TASK OBJECTIVE:
Update the material from the line with "How far apart do the" up to and including the line with "pixel 203 297 <" by changing "armco barrier" to "guardrail" and leaving everything else as it stands. Give back only those lines, without the pictures.

MATERIAL PROVIDED:
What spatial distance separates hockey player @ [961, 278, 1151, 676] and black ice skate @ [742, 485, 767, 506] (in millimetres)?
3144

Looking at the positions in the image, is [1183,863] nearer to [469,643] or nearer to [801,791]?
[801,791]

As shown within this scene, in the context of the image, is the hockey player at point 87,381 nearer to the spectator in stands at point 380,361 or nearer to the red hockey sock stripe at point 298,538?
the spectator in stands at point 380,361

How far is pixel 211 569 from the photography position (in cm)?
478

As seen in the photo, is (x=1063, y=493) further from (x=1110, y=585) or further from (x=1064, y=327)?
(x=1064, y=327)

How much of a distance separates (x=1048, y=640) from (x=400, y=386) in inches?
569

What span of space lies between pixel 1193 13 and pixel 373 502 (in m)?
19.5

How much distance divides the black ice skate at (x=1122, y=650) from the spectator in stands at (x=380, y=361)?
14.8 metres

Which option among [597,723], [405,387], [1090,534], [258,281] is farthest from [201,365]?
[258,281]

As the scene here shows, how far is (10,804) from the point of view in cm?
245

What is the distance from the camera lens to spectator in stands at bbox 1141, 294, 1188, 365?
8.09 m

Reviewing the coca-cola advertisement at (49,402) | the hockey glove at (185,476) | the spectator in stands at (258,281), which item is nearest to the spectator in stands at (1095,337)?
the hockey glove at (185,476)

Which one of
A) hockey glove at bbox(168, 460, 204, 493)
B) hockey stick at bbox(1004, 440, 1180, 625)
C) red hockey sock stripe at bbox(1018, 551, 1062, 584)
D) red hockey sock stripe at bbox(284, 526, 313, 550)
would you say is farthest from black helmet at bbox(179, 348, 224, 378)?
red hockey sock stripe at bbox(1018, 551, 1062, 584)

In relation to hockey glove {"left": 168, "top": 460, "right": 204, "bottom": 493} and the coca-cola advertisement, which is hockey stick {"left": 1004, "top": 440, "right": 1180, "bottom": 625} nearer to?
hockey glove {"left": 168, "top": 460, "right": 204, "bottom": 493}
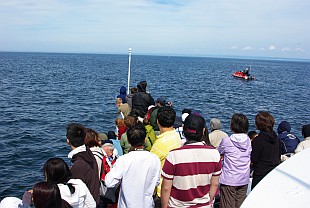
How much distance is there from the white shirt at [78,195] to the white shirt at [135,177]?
287 mm

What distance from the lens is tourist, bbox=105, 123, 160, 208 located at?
3865mm

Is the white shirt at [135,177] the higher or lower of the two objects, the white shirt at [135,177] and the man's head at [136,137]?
the lower

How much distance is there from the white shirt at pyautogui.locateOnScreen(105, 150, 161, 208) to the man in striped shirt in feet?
1.17

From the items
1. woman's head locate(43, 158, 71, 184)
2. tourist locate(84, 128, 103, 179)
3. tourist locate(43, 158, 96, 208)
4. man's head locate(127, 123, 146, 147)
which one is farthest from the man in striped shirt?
tourist locate(84, 128, 103, 179)

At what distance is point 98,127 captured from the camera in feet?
66.4

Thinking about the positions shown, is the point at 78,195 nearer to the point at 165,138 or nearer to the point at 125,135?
the point at 165,138

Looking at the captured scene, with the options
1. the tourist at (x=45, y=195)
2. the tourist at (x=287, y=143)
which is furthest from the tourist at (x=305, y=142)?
the tourist at (x=45, y=195)

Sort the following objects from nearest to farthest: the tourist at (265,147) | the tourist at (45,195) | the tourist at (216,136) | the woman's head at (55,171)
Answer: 1. the tourist at (45,195)
2. the woman's head at (55,171)
3. the tourist at (265,147)
4. the tourist at (216,136)

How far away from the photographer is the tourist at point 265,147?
16.3ft

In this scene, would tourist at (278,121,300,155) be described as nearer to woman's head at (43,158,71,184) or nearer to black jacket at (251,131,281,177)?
black jacket at (251,131,281,177)

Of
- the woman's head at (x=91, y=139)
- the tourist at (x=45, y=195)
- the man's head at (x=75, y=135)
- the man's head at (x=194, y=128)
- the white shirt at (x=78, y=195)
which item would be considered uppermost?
the man's head at (x=194, y=128)

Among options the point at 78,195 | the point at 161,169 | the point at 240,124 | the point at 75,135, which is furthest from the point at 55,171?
the point at 240,124

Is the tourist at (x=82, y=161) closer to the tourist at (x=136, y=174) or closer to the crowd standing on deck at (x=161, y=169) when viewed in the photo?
the crowd standing on deck at (x=161, y=169)

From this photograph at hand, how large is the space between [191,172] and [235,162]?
1.58 meters
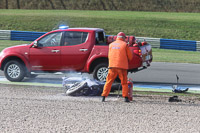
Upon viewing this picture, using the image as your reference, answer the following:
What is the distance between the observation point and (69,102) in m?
11.1

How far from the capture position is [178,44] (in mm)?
28547

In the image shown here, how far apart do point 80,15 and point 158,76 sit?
91.5 feet

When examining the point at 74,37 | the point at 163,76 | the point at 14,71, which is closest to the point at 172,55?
the point at 163,76

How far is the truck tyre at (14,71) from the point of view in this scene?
14461mm

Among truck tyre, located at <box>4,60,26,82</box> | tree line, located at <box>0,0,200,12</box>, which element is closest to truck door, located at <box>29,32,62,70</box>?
truck tyre, located at <box>4,60,26,82</box>

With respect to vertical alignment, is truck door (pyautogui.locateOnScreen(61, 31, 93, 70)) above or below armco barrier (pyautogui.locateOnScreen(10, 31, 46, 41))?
above

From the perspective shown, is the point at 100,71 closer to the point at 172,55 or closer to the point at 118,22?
the point at 172,55

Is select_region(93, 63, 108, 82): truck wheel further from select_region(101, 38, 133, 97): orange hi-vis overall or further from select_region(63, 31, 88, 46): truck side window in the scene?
select_region(101, 38, 133, 97): orange hi-vis overall

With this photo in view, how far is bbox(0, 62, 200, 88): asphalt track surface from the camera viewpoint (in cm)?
1482

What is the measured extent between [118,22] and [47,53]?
2536 cm

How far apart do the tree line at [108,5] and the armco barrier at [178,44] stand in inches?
813

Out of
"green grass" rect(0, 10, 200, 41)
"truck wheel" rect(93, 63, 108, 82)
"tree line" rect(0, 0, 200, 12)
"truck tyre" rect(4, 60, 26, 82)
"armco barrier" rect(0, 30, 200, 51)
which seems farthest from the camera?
"tree line" rect(0, 0, 200, 12)

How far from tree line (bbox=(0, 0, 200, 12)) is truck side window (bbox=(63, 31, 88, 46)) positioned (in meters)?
35.4

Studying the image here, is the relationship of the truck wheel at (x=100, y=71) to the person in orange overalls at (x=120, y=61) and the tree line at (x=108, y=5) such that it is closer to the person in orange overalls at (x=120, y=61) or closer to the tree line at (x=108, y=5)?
the person in orange overalls at (x=120, y=61)
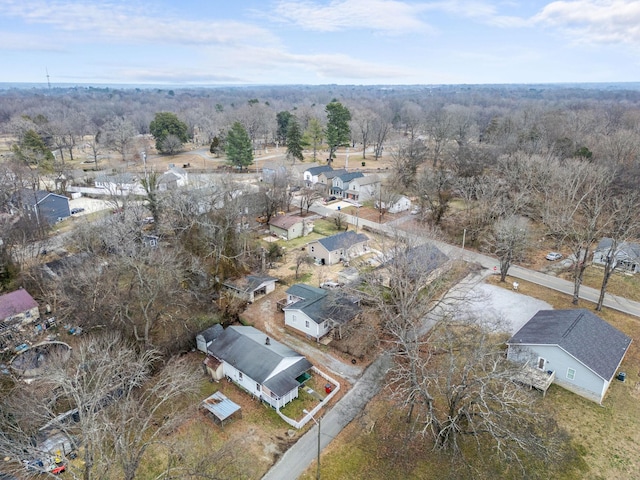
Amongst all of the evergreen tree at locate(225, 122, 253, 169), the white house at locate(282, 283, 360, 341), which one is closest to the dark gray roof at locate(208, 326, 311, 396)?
the white house at locate(282, 283, 360, 341)

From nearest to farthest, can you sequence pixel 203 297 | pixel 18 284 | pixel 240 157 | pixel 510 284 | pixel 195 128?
pixel 203 297 < pixel 18 284 < pixel 510 284 < pixel 240 157 < pixel 195 128

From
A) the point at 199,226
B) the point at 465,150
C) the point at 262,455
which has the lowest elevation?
the point at 262,455

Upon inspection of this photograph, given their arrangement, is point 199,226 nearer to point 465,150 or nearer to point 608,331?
point 608,331

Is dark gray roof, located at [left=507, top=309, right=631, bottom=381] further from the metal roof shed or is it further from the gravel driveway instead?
the metal roof shed

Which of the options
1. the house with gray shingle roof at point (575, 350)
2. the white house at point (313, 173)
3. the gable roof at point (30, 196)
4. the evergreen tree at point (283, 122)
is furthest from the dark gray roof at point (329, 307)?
the evergreen tree at point (283, 122)

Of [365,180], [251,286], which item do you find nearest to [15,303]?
[251,286]

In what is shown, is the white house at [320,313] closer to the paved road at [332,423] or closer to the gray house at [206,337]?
the paved road at [332,423]

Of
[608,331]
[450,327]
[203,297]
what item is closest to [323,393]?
[450,327]

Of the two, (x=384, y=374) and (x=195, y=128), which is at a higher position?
(x=195, y=128)
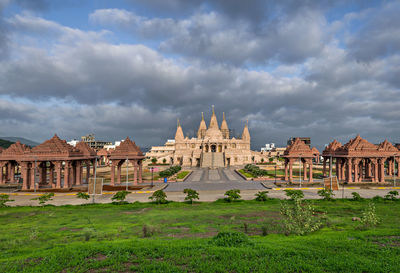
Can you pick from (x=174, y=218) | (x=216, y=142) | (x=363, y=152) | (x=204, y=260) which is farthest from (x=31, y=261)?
(x=216, y=142)

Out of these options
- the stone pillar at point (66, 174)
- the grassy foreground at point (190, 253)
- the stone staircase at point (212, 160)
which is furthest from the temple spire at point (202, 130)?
the grassy foreground at point (190, 253)

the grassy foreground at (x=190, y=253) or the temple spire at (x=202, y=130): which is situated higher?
the temple spire at (x=202, y=130)

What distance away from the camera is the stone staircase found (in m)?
79.8

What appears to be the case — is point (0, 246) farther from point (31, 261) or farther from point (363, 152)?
point (363, 152)

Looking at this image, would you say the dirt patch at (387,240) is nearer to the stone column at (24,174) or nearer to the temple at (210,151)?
the stone column at (24,174)

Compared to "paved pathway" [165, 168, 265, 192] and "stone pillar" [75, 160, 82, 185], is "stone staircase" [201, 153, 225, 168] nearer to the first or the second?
"paved pathway" [165, 168, 265, 192]

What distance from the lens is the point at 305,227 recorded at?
12.6 m

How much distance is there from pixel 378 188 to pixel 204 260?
40859mm

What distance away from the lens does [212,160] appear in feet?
268

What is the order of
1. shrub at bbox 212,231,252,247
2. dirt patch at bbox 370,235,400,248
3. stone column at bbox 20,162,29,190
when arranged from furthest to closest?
stone column at bbox 20,162,29,190, dirt patch at bbox 370,235,400,248, shrub at bbox 212,231,252,247

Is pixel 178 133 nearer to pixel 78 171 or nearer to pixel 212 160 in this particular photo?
pixel 212 160

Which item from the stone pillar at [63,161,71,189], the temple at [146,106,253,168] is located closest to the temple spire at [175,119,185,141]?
the temple at [146,106,253,168]

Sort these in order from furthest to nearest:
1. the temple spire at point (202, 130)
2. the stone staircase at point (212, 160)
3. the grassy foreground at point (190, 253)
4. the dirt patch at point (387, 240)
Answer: the temple spire at point (202, 130), the stone staircase at point (212, 160), the dirt patch at point (387, 240), the grassy foreground at point (190, 253)

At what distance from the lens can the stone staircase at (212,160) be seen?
3142 inches
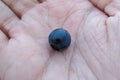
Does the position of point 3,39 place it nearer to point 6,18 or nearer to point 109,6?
point 6,18

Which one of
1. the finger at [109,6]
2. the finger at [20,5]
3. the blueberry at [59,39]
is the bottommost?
the finger at [109,6]

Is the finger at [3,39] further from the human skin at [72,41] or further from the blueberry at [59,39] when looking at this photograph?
the blueberry at [59,39]

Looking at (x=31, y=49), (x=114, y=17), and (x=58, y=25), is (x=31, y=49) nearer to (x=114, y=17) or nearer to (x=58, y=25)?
(x=58, y=25)

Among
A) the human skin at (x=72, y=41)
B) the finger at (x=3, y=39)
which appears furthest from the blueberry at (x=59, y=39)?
the finger at (x=3, y=39)

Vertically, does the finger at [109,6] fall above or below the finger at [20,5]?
below

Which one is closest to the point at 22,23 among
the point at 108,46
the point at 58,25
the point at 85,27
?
the point at 58,25

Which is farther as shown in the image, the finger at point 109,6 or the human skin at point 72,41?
the finger at point 109,6
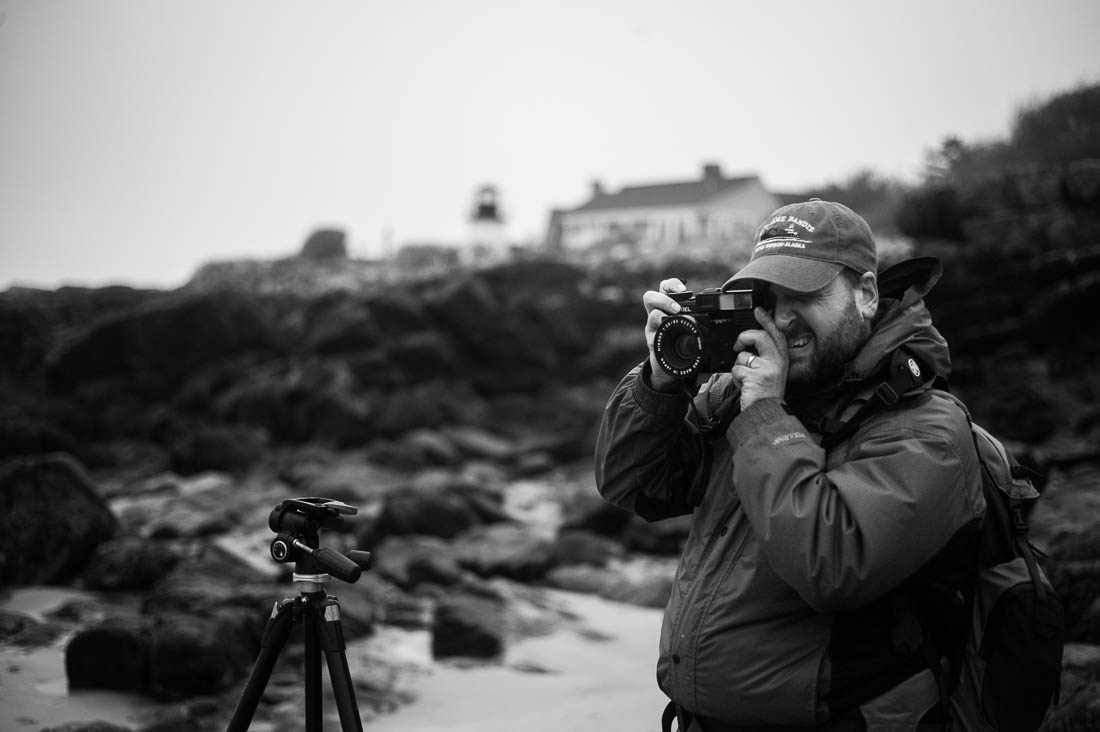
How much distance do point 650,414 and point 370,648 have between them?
16.4 ft

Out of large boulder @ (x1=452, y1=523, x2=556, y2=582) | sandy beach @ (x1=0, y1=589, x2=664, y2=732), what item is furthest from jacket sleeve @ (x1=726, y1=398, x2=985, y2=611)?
large boulder @ (x1=452, y1=523, x2=556, y2=582)

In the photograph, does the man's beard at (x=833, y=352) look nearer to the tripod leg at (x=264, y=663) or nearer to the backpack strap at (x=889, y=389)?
the backpack strap at (x=889, y=389)

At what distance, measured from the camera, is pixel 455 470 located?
49.8ft

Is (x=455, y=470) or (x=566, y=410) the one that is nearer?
(x=455, y=470)

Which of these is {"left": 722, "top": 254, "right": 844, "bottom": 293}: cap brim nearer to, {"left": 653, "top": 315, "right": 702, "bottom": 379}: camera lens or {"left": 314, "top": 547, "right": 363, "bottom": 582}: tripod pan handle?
{"left": 653, "top": 315, "right": 702, "bottom": 379}: camera lens

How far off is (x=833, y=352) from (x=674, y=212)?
39484mm

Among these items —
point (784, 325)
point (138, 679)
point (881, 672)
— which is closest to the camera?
point (881, 672)

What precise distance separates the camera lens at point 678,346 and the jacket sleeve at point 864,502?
388 millimetres

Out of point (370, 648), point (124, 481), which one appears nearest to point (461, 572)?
point (370, 648)

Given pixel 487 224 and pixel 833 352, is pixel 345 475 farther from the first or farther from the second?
pixel 487 224

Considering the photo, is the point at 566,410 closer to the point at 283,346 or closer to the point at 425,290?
the point at 425,290

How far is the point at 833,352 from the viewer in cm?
236

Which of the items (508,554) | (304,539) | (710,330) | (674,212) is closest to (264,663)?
(304,539)

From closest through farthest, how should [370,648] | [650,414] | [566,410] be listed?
[650,414] < [370,648] < [566,410]
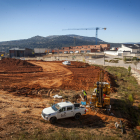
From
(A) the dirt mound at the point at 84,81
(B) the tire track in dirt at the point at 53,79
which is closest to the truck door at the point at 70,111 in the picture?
(A) the dirt mound at the point at 84,81

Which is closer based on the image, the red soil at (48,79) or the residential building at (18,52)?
the red soil at (48,79)

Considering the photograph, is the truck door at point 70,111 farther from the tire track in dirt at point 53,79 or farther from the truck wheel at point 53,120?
the tire track in dirt at point 53,79

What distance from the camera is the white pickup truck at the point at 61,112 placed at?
11406 mm

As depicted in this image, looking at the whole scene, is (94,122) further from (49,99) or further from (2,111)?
(2,111)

EXERCISE RESULT:
How far apart do the tree line at [108,5] and the guardrail at [178,44] stand in inches?
813

Out of
"green grass" rect(0, 10, 200, 41)
"truck wheel" rect(93, 63, 108, 82)
"tree line" rect(0, 0, 200, 12)
"truck tyre" rect(4, 60, 26, 82)
"guardrail" rect(0, 30, 200, 51)
which seems farthest from the camera?
"tree line" rect(0, 0, 200, 12)

How far from tree line (bbox=(0, 0, 200, 12)) is truck side window (bbox=(63, 31, 88, 46)) positioned (in meters)?
35.4

Studying the image here, is the relationship of the truck wheel at (x=100, y=71) to the person in orange overalls at (x=120, y=61) and the tree line at (x=108, y=5) such that it is closer to the person in orange overalls at (x=120, y=61) or closer to the tree line at (x=108, y=5)?
the person in orange overalls at (x=120, y=61)
Amongst all of the evergreen tree at locate(225, 122, 253, 169), the white house at locate(282, 283, 360, 341), which one is closest to the dark gray roof at locate(208, 326, 311, 396)?
the white house at locate(282, 283, 360, 341)

From nearest to farthest, can you sequence pixel 203 297 | pixel 18 284 | pixel 240 157 | pixel 510 284 | pixel 195 128?
pixel 203 297 < pixel 18 284 < pixel 510 284 < pixel 240 157 < pixel 195 128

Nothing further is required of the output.